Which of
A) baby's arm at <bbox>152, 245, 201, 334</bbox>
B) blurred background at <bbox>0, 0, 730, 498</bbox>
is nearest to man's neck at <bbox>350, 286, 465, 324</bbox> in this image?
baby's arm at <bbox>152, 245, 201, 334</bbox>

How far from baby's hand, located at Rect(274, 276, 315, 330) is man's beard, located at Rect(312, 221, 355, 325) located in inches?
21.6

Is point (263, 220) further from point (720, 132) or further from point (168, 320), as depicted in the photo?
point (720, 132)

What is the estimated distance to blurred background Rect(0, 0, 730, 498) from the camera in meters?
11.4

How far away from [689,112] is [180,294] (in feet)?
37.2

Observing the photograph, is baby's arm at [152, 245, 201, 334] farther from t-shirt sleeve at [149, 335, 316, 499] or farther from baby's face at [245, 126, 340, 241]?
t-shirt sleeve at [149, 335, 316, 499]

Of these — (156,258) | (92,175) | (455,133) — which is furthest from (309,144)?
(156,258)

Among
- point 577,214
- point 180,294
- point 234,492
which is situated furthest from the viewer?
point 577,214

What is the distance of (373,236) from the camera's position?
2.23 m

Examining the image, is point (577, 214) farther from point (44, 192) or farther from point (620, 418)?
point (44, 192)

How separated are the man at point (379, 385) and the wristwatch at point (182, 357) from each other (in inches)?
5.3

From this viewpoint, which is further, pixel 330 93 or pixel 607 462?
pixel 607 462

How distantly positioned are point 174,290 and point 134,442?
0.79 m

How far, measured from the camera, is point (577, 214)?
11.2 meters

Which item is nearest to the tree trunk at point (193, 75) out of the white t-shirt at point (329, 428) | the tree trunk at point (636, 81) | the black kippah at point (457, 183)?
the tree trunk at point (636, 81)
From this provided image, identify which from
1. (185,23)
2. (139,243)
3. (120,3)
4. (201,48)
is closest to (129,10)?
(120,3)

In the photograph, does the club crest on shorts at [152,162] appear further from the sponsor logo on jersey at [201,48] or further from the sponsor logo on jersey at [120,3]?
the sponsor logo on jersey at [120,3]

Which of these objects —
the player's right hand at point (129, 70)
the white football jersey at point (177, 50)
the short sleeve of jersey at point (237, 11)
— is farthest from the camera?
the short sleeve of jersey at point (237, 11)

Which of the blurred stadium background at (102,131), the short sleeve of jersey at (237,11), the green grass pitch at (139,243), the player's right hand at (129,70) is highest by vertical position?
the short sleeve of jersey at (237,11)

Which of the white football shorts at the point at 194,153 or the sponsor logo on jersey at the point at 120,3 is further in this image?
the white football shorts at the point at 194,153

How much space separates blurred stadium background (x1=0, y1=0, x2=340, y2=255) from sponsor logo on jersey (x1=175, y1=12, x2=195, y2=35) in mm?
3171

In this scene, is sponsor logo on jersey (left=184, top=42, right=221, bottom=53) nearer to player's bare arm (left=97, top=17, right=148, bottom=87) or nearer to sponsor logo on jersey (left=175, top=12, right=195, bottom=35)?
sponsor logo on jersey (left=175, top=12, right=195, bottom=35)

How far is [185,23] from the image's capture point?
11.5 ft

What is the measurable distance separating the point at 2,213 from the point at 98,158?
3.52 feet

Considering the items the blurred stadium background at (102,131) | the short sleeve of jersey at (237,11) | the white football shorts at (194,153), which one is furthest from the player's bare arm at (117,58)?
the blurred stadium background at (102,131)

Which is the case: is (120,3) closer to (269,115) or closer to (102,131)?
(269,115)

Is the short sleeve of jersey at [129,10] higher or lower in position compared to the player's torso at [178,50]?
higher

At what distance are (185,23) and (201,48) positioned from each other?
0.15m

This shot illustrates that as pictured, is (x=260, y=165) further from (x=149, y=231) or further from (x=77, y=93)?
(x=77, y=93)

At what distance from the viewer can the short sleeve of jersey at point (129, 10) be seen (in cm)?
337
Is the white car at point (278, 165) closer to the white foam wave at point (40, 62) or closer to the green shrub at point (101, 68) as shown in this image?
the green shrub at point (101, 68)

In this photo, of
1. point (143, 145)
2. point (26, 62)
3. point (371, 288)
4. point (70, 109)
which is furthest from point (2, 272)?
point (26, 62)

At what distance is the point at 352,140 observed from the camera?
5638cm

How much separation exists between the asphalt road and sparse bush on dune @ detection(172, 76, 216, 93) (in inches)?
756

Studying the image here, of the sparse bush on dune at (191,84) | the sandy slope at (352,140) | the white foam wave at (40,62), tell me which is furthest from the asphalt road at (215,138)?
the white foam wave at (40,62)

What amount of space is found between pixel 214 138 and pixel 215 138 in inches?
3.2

(STATED GOAL):
Copy all of the entries above word for word.

(TASK ANSWER):
Which of
A) baby's arm at <bbox>152, 245, 201, 334</bbox>
B) blurred background at <bbox>0, 0, 730, 498</bbox>
is nearest to man's neck at <bbox>350, 286, 465, 324</bbox> in this image?
baby's arm at <bbox>152, 245, 201, 334</bbox>

How far from baby's hand, located at Rect(274, 276, 315, 330) is man's beard, located at Rect(312, 221, 355, 325) located in inches?
21.6

Is point (263, 220) further from point (720, 132) or further from point (168, 320), as depicted in the photo?
point (720, 132)

What is the estimated distance to blurred background Rect(0, 0, 730, 498) from the camera in meters?
11.4

How far away from [689,112] is [180,294] (in feet)?
37.2

Observing the photograph, is baby's arm at [152, 245, 201, 334] farther from t-shirt sleeve at [149, 335, 316, 499] or farther from baby's face at [245, 126, 340, 241]?
t-shirt sleeve at [149, 335, 316, 499]

Of these — (156,258) | (92,175) | (455,133) — which is furthest from (309,144)?
(156,258)

Among
- point 577,214
- point 180,294
- point 234,492
which is situated furthest from the viewer?
point 577,214

What is the distance of (373,236) from the camera's position?
2.23 m

Examining the image, is point (577, 214) farther from point (44, 192) or farther from point (620, 418)?
point (44, 192)

How separated are the man at point (379, 385) and the wristwatch at point (182, 357) from each other (in inches)?
5.3

From this viewpoint, which is further, pixel 330 93 or pixel 607 462?
pixel 607 462

How distantly positioned are point 174,290 and point 134,442?
0.79 m

How far, measured from the camera, is point (577, 214)?
11.2 meters

Which item is nearest to the tree trunk at point (193, 75) out of the white t-shirt at point (329, 428) | the tree trunk at point (636, 81) | the black kippah at point (457, 183)?
the tree trunk at point (636, 81)
From this provided image, identify which from
1. (185,23)
2. (139,243)
3. (120,3)
4. (201,48)
is closest to (129,10)?
(120,3)

In the photograph, does the club crest on shorts at [152,162] appear further from the sponsor logo on jersey at [201,48] or further from the sponsor logo on jersey at [120,3]?
the sponsor logo on jersey at [120,3]

Which of these objects —
the player's right hand at point (129, 70)
the white football jersey at point (177, 50)
the short sleeve of jersey at point (237, 11)
— is farthest from the camera?
the short sleeve of jersey at point (237, 11)

Which of the blurred stadium background at (102,131), the short sleeve of jersey at (237,11), the green grass pitch at (139,243), the player's right hand at (129,70) is highest by vertical position?
the short sleeve of jersey at (237,11)

Which of the white football shorts at the point at 194,153 or the sponsor logo on jersey at the point at 120,3 is further in this image?
the white football shorts at the point at 194,153

How much space separates blurred stadium background (x1=0, y1=0, x2=340, y2=255) from sponsor logo on jersey (x1=175, y1=12, x2=195, y2=35) in mm?
3171

In this scene, is sponsor logo on jersey (left=184, top=42, right=221, bottom=53) nearer to player's bare arm (left=97, top=17, right=148, bottom=87) or nearer to sponsor logo on jersey (left=175, top=12, right=195, bottom=35)?
sponsor logo on jersey (left=175, top=12, right=195, bottom=35)

How far is [185,23] from the image's capture point?
11.5 ft

What is the measurable distance separating the point at 2,213 from the point at 98,158?
3.52 feet

Considering the items the blurred stadium background at (102,131) | the short sleeve of jersey at (237,11) | the white football shorts at (194,153), which one is furthest from the player's bare arm at (117,58)?
the blurred stadium background at (102,131)

Which is the case: is (120,3) closer to (269,115) or closer to (102,131)?
(269,115)

Is the short sleeve of jersey at [129,10] higher or lower in position compared to the player's torso at [178,50]?
higher

At what distance are (185,23) and (201,48) positioned from each other?
0.15m

This shot illustrates that as pictured, is (x=260, y=165) further from (x=149, y=231) or further from (x=77, y=93)?
(x=77, y=93)

At what distance from the viewer can the short sleeve of jersey at point (129, 10) be seen (in cm)?
337
Is the white car at point (278, 165) closer to the white foam wave at point (40, 62) or closer to the green shrub at point (101, 68) as shown in this image?
the green shrub at point (101, 68)

In this photo, of
1. point (143, 145)
2. point (26, 62)
3. point (371, 288)
4. point (70, 109)
which is furthest from point (2, 272)?
point (26, 62)

At what distance is the point at 352,140 observed from the camera?
5638cm

How much separation exists between the asphalt road and sparse bush on dune @ detection(172, 76, 216, 93) (in inches)?
756

Studying the image here, of the sparse bush on dune at (191,84) | the sandy slope at (352,140) | the white foam wave at (40,62), tell me which is furthest from the asphalt road at (215,138)?
the white foam wave at (40,62)

What amount of space is found between pixel 214 138 and pixel 215 138 in inches?
3.2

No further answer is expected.